— Document passage —
/---
In order to facilitate the Company to allot and issue Shares pursuant to the Subscription Agreement and to provide the Company with greater flexibility to raise fund by allotting and issuing Shares in the future, the Directors will put forward the proposal, after the Capital Reduction has taken place, to increase the authorised share capital of the Company from such amount as shall have resulted from the Capital Reduction to HK$500,000,000. As at the Latest Practical Date, the Company did not have any specific fund raising plan.
2. Condition
The proposal to increase the authorised share capital of the Company is subject to the approval by the Shareholders by way of an ordinary resolution at the EGM.
III. PROPOSED CAPITAL REORGANISATION
1. Capital Reorganisation
The Board proposed to effect the Capital Reorganisation which will involve the following:
-
(a) to reduce the issued share capital of the Company by cancelling the issued and paid-up capital to the extent of HK$0.09 on each issued Share thereby reducing the nominal value of each issued Share from HK$0.10 to HK$0.01; and
-
(b) to subdivide every unissued Share into 10 unissued New Shares.
\---
— Problems to solve —
- a) According to the share capital passage, to what amount will the Company's authorised share capital be increased?
- b) Write out the share capital passage word for word, from "In order to" to "at the EGM.".

— Extracted information —
/---
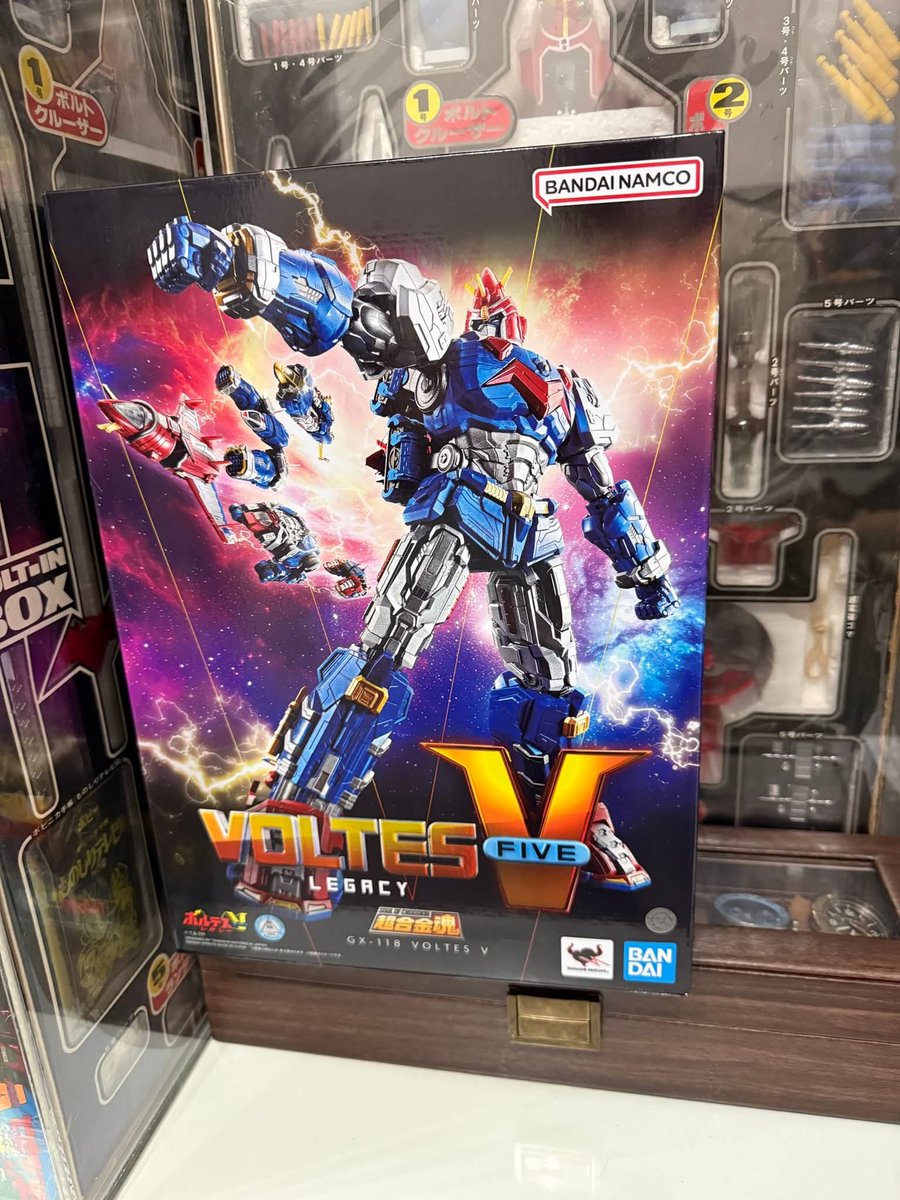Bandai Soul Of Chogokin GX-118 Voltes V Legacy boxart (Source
\---
/---
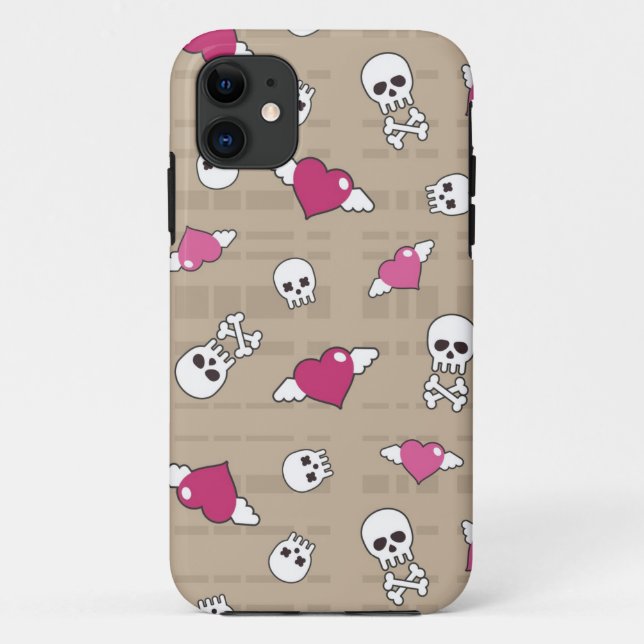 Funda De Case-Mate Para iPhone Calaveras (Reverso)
\---
— Response list —
- a) HK$500,000,000

- b)
In order to facilitate the Company to allot and issue Shares pursuant to the Subscription Agreement and to provide the Company with greater flexibility to raise fund by allotting and issuing Shares in the future, the Directors will put forward the proposal, after the Capital Reduction has taken place, to increase the authorised share capital of the Company from such amount as shall have resulted from the Capital Reduction to HK$500,000,000. As at the Latest Practical Date, the Company did not have any specific fund raising plan.
2. Condition
The proposal to increase the authorised share capital of the Company is subject to the approval by the Shareholders by way of an ordinary resolution at the EGM.